Grand Prix: Deutschland Letzter - "Robbie Williams des Ostens" siegt mit US-Hilfe

Das Desaster der Null Angels

Der Russe Dima Bilan klarer Sieger in Belgrad. Aber nur 14 Punkte für unsere Pop-Engel - und 40-mal gar nichts.

Belgrad. Sie glaubten fest an ihren Sieg und stürzten vom Himmel in die Hölle. Die No Angels ("Disappear") erlebten beim Eurovision Song Contest das größte Desaster ihrer Karriere. Belgrad, Sonntag früh um 2.30 Uhr: Lucy (32) sitzt im Foyer des Save-Kongresscenters auf einem Tisch und hält mühsam ihre Tränen zurück. Sie presst ihre Lippen zusammen, ihr Blick geht ins Leere.

Die rothaarige Sängerin kann es nicht fassen: 40-mal null "Points"! Zwölf der 14 Punkte kommen aus ihrer Heimat Bulgarien, wo Lucy in pder nationalen "Superstar"-Jury sitzt. Am Ende landet ihr Song mit den punktgleichen Polen und Briten auf dem letzten Platz. "Wir müssen jetzt das Beste daraus machen", seufzt die Sängerin aus Altona am Rande der Aftershowparty, zu der alle Engel tapfer erscheinen.

Auch die blonde Sandy (27) wirkt im Abendblatt-Gespräch ungewohnt ernst: "Ein absolut enttäuschendes Ergebnis! Unsere Performance war gut." Hat sie eine Erklärung für den Absturz? "Vielleicht hätten wir vorher im Ausland präsenter sein müssen. Das liegt aber nicht in unserer Hand", klagt sie.

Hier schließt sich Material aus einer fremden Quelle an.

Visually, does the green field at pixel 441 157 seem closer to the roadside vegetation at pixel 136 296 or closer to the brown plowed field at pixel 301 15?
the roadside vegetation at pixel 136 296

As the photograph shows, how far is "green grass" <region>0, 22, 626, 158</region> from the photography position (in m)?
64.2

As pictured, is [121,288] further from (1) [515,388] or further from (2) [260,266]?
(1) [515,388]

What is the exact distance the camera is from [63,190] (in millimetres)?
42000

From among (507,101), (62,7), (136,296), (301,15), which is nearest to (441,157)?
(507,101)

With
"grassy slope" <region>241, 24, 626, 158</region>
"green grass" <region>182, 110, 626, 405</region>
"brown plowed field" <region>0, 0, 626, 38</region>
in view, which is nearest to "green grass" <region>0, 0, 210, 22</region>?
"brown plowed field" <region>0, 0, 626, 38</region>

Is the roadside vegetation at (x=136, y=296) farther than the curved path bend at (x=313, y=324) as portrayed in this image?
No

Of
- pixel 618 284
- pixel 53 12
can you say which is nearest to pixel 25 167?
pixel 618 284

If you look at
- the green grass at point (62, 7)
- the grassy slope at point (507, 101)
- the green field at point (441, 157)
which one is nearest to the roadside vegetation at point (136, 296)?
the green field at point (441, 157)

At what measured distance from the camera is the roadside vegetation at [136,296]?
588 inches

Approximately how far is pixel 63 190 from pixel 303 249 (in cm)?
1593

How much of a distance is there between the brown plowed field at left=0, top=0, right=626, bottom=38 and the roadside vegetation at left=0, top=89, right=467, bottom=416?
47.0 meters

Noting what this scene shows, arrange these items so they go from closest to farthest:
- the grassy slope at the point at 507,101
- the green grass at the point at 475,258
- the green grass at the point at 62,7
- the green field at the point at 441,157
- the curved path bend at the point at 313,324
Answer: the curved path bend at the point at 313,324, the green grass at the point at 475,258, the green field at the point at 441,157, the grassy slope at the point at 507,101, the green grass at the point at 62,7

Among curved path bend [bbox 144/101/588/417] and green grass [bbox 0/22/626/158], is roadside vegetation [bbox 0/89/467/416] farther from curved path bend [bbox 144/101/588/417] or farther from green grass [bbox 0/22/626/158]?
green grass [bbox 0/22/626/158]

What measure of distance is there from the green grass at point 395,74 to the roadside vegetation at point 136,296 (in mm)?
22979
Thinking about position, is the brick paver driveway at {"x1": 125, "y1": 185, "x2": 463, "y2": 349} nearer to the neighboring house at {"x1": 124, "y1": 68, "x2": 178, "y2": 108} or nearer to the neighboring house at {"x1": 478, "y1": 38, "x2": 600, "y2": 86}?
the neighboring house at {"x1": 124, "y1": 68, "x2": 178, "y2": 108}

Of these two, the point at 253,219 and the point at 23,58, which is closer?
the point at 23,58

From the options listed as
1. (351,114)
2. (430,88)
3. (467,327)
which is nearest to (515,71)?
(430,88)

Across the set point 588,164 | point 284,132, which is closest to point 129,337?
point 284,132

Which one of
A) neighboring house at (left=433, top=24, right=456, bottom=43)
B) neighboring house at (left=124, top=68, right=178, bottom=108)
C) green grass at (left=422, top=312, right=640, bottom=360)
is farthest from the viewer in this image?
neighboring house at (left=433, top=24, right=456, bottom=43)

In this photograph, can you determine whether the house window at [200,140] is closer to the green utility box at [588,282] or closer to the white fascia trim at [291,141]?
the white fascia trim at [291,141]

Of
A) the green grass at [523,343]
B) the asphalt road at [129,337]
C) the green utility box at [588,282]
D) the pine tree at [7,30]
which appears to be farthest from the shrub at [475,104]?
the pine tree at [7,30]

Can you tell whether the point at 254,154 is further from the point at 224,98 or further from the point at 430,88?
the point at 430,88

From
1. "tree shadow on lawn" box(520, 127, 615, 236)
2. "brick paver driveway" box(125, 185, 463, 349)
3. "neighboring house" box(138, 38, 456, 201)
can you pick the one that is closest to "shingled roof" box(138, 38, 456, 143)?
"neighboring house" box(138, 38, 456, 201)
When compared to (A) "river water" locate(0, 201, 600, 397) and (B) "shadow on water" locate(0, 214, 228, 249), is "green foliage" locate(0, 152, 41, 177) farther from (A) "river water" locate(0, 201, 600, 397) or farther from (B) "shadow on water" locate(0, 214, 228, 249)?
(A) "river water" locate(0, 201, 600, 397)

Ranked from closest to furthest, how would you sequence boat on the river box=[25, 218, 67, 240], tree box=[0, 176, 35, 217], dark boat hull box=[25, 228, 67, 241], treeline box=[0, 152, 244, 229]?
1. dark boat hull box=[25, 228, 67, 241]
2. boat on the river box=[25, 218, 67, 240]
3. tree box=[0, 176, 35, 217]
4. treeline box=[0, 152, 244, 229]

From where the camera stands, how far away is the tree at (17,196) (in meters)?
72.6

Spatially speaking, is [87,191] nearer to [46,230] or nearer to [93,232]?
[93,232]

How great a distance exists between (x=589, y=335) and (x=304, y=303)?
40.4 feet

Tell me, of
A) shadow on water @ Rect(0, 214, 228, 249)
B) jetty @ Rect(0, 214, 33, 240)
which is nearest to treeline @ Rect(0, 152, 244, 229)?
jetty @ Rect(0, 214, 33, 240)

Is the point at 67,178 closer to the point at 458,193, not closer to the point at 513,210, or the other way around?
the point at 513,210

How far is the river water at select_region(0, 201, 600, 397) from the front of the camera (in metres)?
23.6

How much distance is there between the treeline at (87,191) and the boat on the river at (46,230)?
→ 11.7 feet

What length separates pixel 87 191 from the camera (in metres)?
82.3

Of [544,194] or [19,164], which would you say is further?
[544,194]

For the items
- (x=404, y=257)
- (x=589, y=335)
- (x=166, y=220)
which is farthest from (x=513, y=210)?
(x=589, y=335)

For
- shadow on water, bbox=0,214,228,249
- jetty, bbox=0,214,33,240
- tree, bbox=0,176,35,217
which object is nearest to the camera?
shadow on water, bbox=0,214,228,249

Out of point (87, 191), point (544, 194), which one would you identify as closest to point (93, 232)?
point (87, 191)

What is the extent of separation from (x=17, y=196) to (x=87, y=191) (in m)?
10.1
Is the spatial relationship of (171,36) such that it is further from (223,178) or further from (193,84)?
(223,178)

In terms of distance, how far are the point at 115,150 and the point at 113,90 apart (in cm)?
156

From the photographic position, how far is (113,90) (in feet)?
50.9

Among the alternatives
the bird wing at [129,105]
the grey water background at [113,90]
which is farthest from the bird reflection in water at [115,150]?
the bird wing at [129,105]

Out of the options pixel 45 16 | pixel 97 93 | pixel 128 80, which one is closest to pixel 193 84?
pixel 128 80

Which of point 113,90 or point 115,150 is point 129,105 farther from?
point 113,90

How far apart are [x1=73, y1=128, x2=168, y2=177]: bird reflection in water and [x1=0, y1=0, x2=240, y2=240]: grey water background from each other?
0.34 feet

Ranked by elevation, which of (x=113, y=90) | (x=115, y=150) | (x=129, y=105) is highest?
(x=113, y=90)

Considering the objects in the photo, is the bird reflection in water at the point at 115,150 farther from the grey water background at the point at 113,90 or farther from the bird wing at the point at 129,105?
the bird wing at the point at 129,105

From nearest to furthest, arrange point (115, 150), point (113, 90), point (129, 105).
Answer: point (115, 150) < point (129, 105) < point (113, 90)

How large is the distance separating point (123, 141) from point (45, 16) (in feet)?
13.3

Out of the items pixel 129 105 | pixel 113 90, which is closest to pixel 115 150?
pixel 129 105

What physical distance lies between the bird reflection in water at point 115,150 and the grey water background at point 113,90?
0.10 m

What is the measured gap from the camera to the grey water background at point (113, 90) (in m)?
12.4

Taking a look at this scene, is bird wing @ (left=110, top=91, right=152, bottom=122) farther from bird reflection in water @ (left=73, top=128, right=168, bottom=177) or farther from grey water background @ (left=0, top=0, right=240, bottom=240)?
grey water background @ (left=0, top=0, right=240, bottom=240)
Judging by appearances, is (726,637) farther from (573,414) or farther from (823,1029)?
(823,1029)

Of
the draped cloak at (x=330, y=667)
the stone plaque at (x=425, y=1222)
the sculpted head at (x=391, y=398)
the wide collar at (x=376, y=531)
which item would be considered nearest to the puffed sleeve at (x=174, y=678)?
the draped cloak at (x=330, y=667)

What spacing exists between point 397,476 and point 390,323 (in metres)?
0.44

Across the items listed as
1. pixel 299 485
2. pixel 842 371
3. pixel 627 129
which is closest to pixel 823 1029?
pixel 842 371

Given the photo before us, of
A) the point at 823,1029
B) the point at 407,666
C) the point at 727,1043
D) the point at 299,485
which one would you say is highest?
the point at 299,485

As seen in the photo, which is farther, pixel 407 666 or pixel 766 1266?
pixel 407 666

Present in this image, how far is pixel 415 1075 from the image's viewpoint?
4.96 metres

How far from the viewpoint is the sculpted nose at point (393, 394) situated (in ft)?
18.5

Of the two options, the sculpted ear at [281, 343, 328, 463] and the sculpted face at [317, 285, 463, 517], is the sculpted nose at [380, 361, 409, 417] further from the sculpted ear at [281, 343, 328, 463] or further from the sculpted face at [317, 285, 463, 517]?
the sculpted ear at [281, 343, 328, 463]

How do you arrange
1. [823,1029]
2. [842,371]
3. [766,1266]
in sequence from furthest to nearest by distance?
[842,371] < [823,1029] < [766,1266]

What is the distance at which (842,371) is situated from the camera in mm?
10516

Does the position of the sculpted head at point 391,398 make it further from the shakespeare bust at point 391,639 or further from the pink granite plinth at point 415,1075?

Sandys Vorschlag: "Deutschland sollte schon im Halbfinale mit antreten und sich qualifizieren müssen, dann wäre die Rückendeckung im Finale größer!"Als größter Geldgeber ist Deutschland stets fürs Finale gesetzt. Die Sängerin: "Aber wer weiß, ob wir ein Halbfinale überhaupt überstanden hätten." Um 2.40 Uhr bringen Bodyguards die Sängerinnen zurück ins Hyatt-Hotel, Koffer packen. Um 6 Uhr geht schon der Flieger, zum nächsten Grand Prix, dem Formel-1-Rennen in Monaco.

Der Sieger von Belgrad, Russlands Superstar Dima Bilan (26, "Believe"), hatte bereits 2006 mit einem Bein auf dem Siegertreppchen gestanden, wurde aber noch von den Schockrockern Lordi aus Finnland überholt. Jetzt gewann er mit einer - vor 20 Jahren noch undenkbaren - russisch-amerikanischen Koproduktion. Bilan holte sich US-Komponist Timbaland (37, "Apologize") ins Boot, ließ auf der Bühne eine Eisfläche für Olympiasieger Jewgeni Pluschenko (25) bauen und engagierte einen ungarischen Geiger mit Stradivari.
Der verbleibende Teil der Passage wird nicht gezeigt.